▶ [TASK INSTRUCTIONS] Copy out every entry that follows, without a single picture.

Collected data:
::::

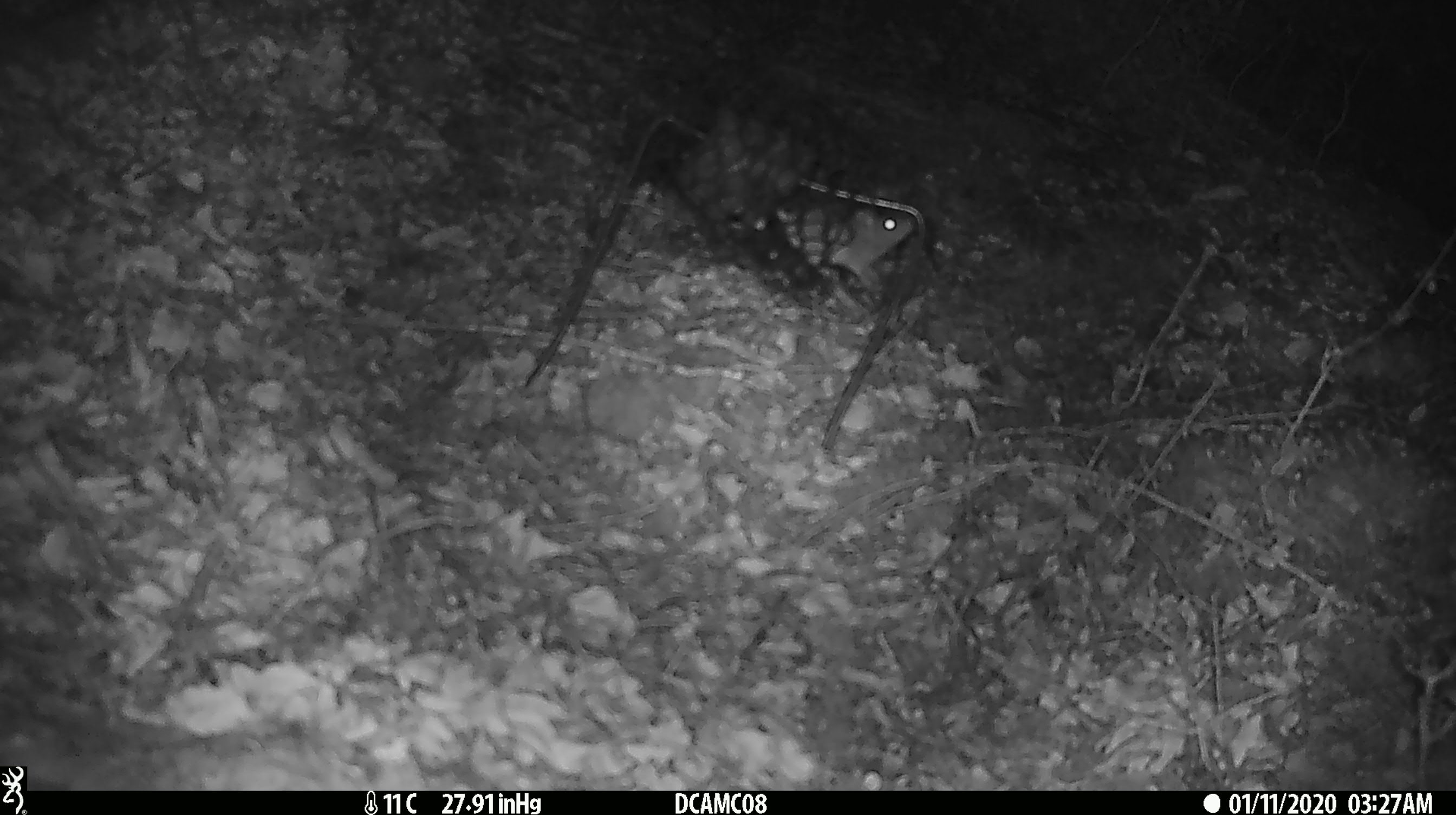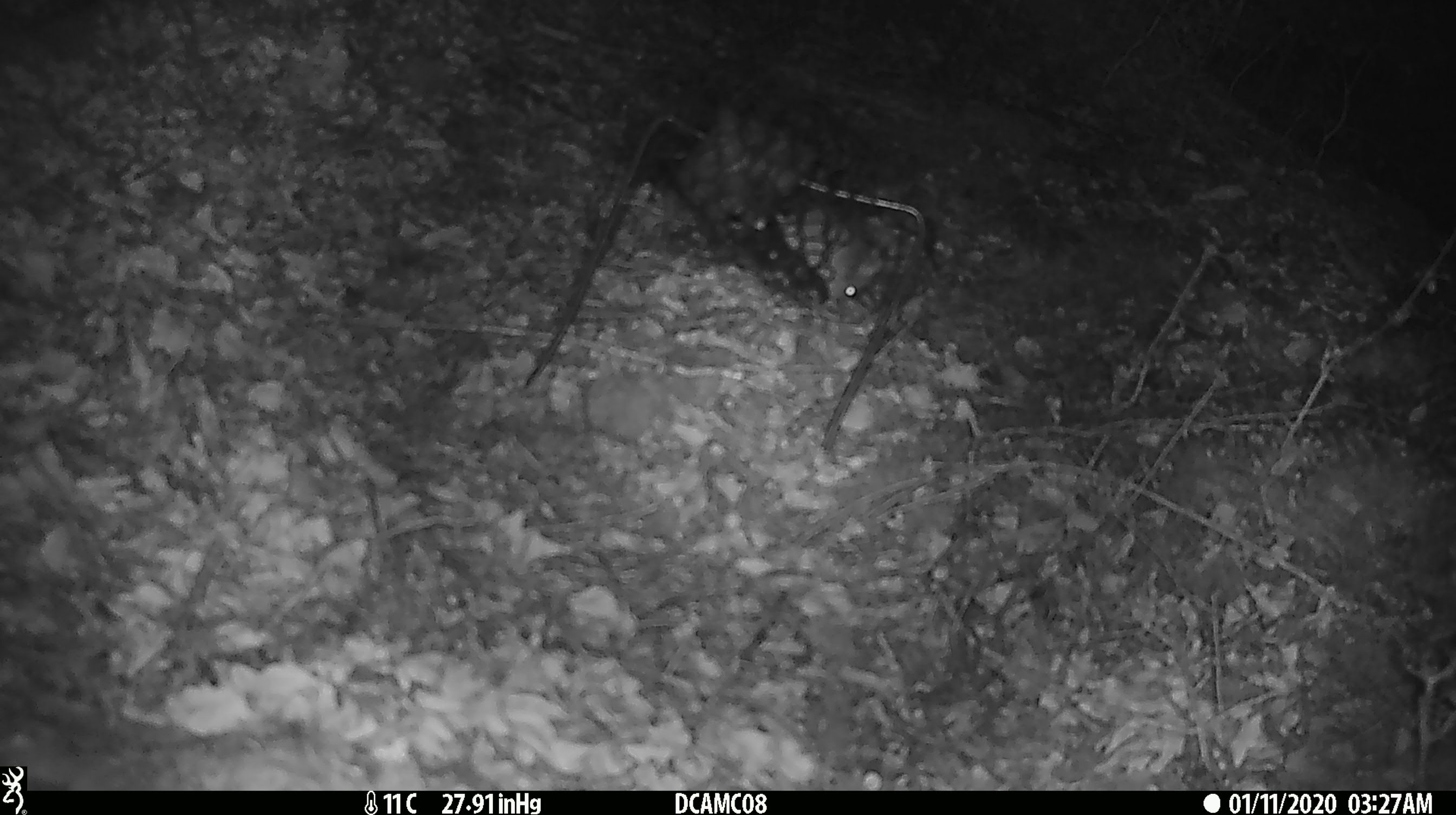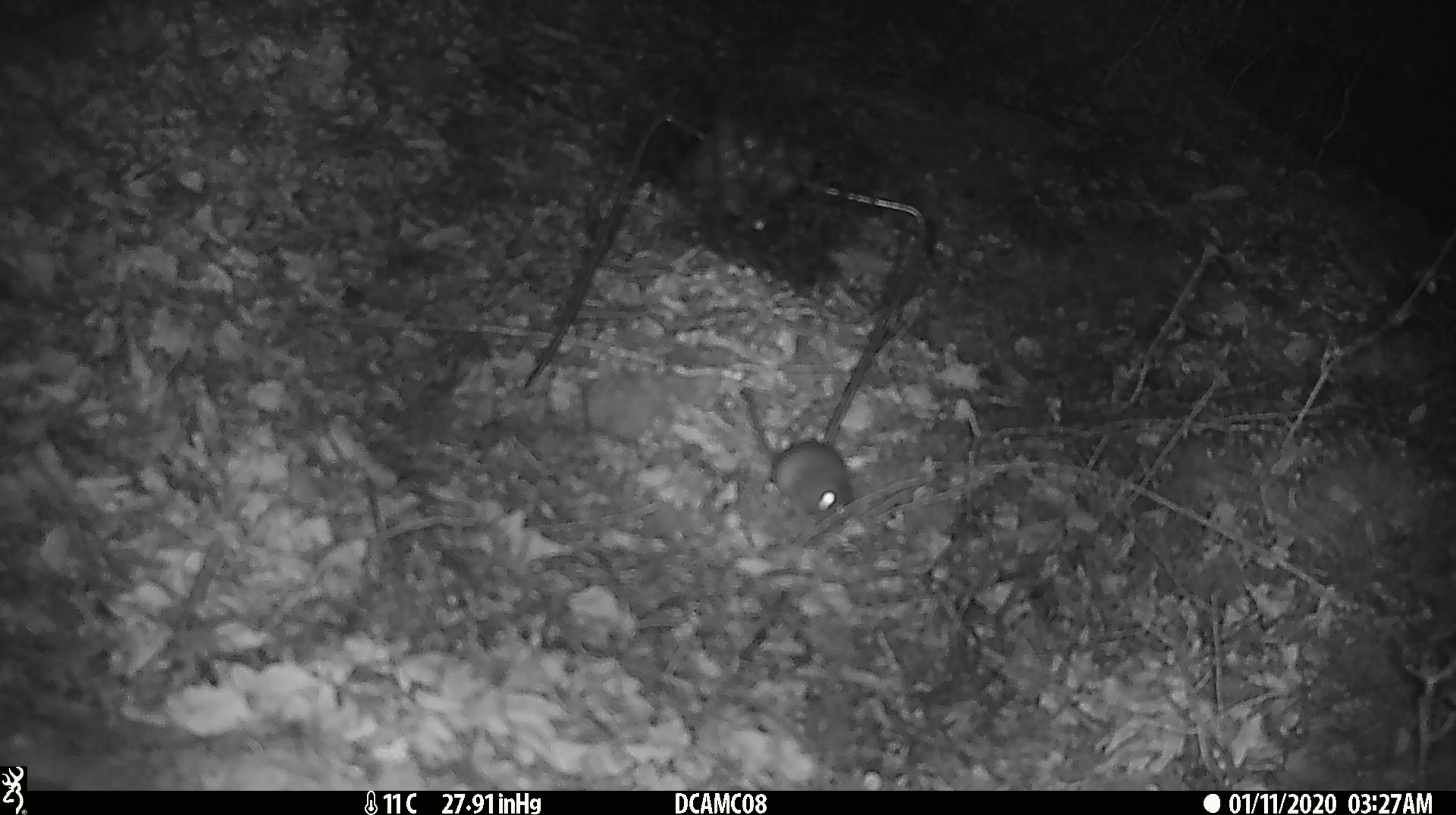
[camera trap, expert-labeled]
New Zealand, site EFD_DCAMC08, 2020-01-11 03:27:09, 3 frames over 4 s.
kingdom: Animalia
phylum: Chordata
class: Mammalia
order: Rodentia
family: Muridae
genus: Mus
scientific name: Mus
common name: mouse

::::

▶ [ANSWER AREA]
[camera trap, expert-labeled]
New Zealand, site EFD_DCAMC08, 2020-01-11 03:27:09, 3 frames over 4 s.
kingdom: Animalia
phylum: Chordata
class: Mammalia
order: Rodentia
family: Muridae
genus: Mus
scientific name: Mus
common name: mouse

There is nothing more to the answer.